Yes.  Although currently I think the filesystem interface is the most
questionable part of the resource controlling subsystems.  No
offense, but we keep seeming to run into weird limitations and
I have a hard time wrapping my head around the whys and wherefores
of that model.

> 4) "namespaces" expire as soon as no tasks are using them;
> "subsystems" persist until explicitly deleted. But containerfs already
> has "notify on release" support; extending this to include "delete on
> release" wouldn't be hard for people who wanted their resource
> controllers and other subsystems cleaned up as soon as they weren't in
> use, and the same code could support the expected behaviour for
> namespaces. And in the opposite direction, some users might want to be
> able to set up some kind of namespace environment and have it persist
> even when there were no active processes in the nsproxy. (Perhaps
> pre-allocating environments, or reusing them across multiple
> operations).
>
> 5) There's no straightforward way to view/list namespaces from
> userspace, since the nsproxy is regarded as purely an in-kernel
> convenience/performance feature, whereas "subsystems" can be easily
> viewed and listed via containerfs directories. But this seems like it
> would be useful behaviour for namespaces too.

Maybe.  So far the subsystems interfaces to user space seem 
overdesigned and inflexible in really weird ways to me.

With namespaces we can certainly add more.  Currently we have enough
to make progress.

> I hope this demonstrates that the distinction between namespaces and
> "subsystems" is at least partially arbitrary, and that namespaces
> could benefit from a lot of the support that subsystems get
> automatically from the "task containers" framework.

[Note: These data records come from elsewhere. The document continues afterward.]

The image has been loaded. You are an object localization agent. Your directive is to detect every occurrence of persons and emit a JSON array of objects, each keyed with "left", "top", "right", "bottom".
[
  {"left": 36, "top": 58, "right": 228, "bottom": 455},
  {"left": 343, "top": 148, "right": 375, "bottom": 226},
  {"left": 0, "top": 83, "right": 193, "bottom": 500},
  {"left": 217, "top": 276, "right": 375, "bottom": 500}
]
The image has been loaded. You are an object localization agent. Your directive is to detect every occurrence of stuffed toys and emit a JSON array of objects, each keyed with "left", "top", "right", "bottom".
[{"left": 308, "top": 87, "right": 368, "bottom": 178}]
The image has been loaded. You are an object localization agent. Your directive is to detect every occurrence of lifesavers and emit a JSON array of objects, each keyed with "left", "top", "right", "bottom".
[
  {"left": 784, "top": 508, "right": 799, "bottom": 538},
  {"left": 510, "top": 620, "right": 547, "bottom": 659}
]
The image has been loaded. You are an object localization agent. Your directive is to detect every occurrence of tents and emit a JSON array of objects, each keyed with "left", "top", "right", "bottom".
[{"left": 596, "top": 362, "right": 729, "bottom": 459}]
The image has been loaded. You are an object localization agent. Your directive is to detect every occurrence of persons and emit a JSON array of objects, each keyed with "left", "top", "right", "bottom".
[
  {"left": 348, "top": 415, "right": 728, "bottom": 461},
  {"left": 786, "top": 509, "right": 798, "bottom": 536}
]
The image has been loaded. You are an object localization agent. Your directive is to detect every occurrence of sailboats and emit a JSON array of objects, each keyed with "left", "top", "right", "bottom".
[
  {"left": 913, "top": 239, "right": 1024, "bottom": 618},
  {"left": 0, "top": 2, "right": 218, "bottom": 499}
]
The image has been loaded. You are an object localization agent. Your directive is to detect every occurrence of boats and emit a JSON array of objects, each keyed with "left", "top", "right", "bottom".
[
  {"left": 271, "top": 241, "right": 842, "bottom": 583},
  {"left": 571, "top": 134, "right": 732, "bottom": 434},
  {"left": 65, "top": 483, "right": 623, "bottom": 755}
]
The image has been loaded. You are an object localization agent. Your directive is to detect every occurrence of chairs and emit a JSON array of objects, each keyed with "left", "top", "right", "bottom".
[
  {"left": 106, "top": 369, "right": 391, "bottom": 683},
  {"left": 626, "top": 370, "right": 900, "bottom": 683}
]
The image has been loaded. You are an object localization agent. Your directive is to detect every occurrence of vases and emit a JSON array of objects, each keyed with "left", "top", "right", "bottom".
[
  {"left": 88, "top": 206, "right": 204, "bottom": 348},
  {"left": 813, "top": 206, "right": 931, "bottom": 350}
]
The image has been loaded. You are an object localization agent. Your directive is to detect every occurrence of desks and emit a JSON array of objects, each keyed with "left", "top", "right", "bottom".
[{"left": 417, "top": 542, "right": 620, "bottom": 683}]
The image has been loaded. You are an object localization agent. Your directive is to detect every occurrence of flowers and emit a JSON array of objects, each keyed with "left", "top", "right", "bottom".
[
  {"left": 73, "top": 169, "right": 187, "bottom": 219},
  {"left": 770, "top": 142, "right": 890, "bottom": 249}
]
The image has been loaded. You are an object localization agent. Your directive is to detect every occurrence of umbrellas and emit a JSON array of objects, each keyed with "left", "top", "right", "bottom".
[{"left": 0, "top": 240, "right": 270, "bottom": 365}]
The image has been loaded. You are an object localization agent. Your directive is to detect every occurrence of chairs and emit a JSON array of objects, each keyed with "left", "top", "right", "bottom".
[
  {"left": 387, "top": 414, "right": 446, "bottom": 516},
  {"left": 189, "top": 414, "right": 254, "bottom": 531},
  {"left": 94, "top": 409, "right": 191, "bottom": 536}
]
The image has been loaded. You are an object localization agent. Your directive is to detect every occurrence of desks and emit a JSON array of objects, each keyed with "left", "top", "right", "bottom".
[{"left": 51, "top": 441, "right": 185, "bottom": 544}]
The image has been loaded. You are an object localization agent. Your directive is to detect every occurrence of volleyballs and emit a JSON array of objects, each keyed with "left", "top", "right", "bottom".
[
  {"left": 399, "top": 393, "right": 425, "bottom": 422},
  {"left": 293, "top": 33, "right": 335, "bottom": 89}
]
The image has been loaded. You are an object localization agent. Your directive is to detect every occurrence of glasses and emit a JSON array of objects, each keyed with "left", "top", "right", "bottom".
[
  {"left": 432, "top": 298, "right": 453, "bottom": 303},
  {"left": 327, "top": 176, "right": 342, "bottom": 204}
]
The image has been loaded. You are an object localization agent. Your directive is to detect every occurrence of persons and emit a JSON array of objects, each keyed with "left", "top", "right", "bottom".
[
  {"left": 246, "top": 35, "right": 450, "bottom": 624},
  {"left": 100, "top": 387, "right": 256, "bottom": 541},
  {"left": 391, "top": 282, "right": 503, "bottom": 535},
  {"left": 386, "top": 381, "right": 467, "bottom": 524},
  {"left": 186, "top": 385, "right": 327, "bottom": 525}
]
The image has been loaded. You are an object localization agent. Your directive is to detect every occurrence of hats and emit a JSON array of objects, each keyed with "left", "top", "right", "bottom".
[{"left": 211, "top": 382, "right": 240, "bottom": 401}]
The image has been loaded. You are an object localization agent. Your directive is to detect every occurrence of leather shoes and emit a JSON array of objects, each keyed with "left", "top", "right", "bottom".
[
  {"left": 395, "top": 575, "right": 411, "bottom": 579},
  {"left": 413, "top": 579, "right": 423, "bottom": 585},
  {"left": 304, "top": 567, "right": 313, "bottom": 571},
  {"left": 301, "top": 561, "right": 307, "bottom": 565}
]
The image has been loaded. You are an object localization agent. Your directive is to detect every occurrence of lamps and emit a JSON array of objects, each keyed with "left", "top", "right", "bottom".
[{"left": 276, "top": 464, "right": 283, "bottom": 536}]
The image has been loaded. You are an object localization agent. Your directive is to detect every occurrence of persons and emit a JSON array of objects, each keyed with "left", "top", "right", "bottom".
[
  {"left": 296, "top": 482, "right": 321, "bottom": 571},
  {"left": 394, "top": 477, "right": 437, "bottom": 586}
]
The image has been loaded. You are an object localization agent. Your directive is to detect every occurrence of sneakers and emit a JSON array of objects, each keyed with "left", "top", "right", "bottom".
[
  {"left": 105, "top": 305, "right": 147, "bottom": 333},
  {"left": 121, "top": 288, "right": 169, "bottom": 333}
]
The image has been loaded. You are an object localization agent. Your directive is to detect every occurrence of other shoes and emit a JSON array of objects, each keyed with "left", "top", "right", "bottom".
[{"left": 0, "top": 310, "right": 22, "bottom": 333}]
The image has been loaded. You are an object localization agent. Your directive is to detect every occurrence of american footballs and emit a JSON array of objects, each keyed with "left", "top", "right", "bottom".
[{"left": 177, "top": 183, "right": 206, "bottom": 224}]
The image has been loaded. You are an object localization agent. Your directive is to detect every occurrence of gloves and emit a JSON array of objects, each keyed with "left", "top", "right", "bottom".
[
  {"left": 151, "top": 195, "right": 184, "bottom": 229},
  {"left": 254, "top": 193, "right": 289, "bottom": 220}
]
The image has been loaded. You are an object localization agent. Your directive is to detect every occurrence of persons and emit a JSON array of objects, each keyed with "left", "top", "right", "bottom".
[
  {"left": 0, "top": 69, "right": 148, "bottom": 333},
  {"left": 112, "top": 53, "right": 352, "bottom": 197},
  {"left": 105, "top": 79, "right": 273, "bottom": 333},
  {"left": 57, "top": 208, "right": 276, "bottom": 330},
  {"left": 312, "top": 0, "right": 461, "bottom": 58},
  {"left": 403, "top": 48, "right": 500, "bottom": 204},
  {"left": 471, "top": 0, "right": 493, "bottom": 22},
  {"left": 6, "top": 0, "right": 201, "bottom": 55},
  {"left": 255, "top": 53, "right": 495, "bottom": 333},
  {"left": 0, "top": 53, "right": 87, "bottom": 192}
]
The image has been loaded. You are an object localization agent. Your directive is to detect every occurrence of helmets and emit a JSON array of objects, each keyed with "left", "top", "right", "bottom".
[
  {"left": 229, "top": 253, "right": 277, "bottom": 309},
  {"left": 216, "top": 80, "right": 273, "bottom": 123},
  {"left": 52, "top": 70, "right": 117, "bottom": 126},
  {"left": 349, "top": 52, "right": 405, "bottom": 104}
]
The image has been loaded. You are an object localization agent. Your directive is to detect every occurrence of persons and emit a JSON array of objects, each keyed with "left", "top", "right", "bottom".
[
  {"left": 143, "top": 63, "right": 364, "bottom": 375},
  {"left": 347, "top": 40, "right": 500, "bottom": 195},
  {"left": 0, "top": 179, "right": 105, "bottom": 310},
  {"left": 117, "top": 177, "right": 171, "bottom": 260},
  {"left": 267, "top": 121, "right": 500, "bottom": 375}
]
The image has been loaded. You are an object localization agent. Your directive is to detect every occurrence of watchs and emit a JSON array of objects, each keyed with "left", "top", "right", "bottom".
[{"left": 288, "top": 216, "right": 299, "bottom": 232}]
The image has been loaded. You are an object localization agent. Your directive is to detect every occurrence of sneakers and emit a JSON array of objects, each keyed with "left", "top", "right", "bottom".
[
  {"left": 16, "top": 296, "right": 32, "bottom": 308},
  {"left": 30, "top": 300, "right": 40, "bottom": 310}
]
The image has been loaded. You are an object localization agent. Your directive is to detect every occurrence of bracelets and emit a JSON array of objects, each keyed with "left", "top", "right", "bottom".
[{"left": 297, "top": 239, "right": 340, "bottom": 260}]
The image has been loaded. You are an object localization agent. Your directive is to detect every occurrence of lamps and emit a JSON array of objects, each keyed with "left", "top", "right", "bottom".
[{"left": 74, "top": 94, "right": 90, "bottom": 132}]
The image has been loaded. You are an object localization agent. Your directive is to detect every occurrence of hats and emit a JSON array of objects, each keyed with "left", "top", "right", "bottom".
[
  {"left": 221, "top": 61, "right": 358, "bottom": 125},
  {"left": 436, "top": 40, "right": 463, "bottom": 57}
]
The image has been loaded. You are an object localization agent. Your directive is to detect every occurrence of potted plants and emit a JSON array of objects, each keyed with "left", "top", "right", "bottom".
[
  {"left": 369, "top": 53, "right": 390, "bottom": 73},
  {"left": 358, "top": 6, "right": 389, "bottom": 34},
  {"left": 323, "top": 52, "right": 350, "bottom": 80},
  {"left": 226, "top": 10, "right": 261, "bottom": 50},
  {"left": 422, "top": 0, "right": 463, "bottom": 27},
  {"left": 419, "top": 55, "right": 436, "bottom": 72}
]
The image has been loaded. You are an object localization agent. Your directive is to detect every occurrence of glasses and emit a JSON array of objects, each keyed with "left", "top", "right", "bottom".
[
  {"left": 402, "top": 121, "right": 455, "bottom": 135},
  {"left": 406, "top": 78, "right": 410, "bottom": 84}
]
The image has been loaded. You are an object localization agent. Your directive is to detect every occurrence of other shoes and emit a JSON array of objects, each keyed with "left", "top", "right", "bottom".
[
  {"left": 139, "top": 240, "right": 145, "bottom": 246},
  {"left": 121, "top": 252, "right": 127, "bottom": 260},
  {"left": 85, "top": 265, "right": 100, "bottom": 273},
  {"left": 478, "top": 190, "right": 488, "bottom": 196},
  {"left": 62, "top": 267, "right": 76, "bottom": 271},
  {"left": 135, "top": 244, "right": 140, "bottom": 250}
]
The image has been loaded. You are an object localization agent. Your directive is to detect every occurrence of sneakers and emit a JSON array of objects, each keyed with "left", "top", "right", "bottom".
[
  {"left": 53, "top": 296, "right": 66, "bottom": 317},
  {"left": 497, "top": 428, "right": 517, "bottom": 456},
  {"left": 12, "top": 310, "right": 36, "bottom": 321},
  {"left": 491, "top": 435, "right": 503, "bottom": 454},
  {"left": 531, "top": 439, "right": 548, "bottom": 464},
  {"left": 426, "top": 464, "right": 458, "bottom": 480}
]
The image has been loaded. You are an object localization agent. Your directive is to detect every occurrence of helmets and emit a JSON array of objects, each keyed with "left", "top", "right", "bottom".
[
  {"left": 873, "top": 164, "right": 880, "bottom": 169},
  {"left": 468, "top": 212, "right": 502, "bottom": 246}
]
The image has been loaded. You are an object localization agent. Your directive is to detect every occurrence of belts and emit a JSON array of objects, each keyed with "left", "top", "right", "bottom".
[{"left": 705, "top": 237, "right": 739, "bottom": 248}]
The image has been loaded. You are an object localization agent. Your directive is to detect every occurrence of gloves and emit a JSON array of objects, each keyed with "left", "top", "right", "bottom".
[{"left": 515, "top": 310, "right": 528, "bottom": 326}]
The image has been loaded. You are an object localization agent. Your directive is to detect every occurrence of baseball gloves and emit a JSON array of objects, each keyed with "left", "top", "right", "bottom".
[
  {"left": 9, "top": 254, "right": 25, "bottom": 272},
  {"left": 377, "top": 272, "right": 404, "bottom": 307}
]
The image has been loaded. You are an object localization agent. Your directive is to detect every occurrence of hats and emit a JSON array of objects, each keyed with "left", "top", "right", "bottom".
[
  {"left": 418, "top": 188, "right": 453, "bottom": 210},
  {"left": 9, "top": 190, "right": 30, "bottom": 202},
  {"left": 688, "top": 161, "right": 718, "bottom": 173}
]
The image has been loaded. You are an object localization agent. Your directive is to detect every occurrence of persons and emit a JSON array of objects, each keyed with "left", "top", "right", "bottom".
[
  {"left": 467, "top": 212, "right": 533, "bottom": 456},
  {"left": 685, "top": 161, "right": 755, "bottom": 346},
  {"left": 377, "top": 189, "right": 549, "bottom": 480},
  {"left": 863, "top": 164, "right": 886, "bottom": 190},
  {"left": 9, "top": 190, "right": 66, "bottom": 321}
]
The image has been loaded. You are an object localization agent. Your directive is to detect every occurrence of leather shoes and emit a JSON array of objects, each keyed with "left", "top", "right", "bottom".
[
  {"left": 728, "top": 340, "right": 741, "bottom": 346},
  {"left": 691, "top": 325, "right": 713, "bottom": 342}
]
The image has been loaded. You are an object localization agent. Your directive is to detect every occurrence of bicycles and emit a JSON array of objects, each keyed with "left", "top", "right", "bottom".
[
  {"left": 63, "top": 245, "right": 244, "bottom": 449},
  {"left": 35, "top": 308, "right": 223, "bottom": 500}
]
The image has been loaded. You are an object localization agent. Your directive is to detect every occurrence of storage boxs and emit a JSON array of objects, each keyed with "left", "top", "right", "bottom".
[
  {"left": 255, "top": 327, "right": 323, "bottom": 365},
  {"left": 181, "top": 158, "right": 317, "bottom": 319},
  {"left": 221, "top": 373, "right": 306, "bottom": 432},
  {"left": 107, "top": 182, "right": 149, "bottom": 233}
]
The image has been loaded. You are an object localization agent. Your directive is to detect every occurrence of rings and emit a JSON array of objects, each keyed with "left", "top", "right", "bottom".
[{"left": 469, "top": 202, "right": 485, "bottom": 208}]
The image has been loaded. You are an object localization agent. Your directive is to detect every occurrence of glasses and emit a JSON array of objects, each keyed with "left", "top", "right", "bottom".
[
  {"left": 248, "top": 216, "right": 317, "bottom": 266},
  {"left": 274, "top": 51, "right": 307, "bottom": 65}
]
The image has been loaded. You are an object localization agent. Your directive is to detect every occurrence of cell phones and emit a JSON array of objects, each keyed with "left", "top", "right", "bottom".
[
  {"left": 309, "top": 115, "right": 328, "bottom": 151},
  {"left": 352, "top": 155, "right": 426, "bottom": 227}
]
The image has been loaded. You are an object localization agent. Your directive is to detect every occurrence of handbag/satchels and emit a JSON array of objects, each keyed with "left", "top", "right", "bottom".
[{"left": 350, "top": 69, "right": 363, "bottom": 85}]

I definitely agree that the distinction is arbitrary, and it something
I have been pointing out for a while.  Which is how we got as
far as css_group etc.

> The ns_container subsystem is a first step towards linking subsystems
> and namespaces - it associates an entire set of namespaces (via an
> nsproxy) with a "task container", so the nsproxy is on the same level
> with other subsystems.

And I never understood why anyone did it that way.

> But based on the similarities/differences
> explored above, my argument is that we should explore the idea that
> subsystems and namespaces should be considered on the same level,
> rather than subsystems be considered as being on the same level as the
> nsproxy aggregate. If we could come up with a single abstraction that
> captures the similarities and differences between namespaces and
> subsystems, this could give the benefits of both.

Sure.

> I'll call the aggregation of multiple such abstractions a "container"
> for brevity, although in practice it's somewhere between the concept
> of my "task container" and the full vision of containers as
> self-contained virtualised environments.
>
> The abstraction (I'm not sure I have an elegant name for it yet) would
> have the properties listed as the similarities above; it would be tied
> to some kind of aggregator that would be similar to an nsproxy or a
> "task container". It would have a generic filesystem-base
> control/monitoring API. It would be parameterizable with options such
> as:
>
> - should a process be allowed to enter this "container" (a property
> specified by the code itself)

There are weird security aspects to enter which is why Serge's
sys_hijack thing may make more sense.  Frankly I'm not convinced
that there is a better way to do things.

> - whether it can be created via mkdir and/or clone/unshare (specified
> by the code itself)
>
> - what action should be taken if this "container" becomes empty
> (probably user-specifiable, with options such as "ignore", "notify",
> "delete")
>
> (I think these three options capture the essential differences between
> "subsystems" and namespaces as they exist currently).
>
> It's a bit different from the arguments
...

Re: Thoughts on Namespace / Subsystem unification [message #19895 is a reply to message #19892] Mon, 03 September 2007 16:27 Go to previous messageGo to next message
Paul Menage is currently offline  Paul Menage
Messages: 642
Registered: September 2006
Senior Member
On 9/3/07, Eric W. Biederman <ebiederm@xmission.com> wrote:
> >
> > -how does a process in the parent namespace read/write the shmmni
> > value in the child namespace? Having to fork a child into the
> > namespace via something like sys_hijack() seems overly expensive.
>
> When complete we should be able to see the appropriate /proc file
> from if we can see the process.  This is just a matter of sorting
> out the implementation in /proc.

So inside a child namespace we have a "limit" values such as shmmni,
which normally are system-wide value that root can set to limit total
resource usage in the OS; if the only way to access this value is via
a namespace view, then who "owns" that value? - is it something that
the parent namespace can set to limit the child's total resource
usage, or is it something that the child can set to limit its own
total resource usage. If the former, then we break virtualization a
bit since in the child the value will be read-only; if the latter then
the parent has less control over the child's resource usage that it
would like. A separate monitoring/control API that the parent (who
*knows* that virtualization is involved) can access lets you set an
external limit as well as an internal limit.

> >
> > But the fact that this is a distinction between namespaces and
> > subsystems is a bit artificial. I think it's quite possible to imagine
> > some namespaces whose implementation can quite easily handle tasks
> > changing their namespace pointer unexpectedly, since they're written
> > to handle the tricky issues this introduces, and aren't so performance
> > critical that they can't do locking when necessary.
>
> So far I think the extra volatility of subsystems is a misfeature.
> I think with a little care you could get the cheapness of the
> current namespaces with the flexibility of containers.  Although
> this is something that needs great care.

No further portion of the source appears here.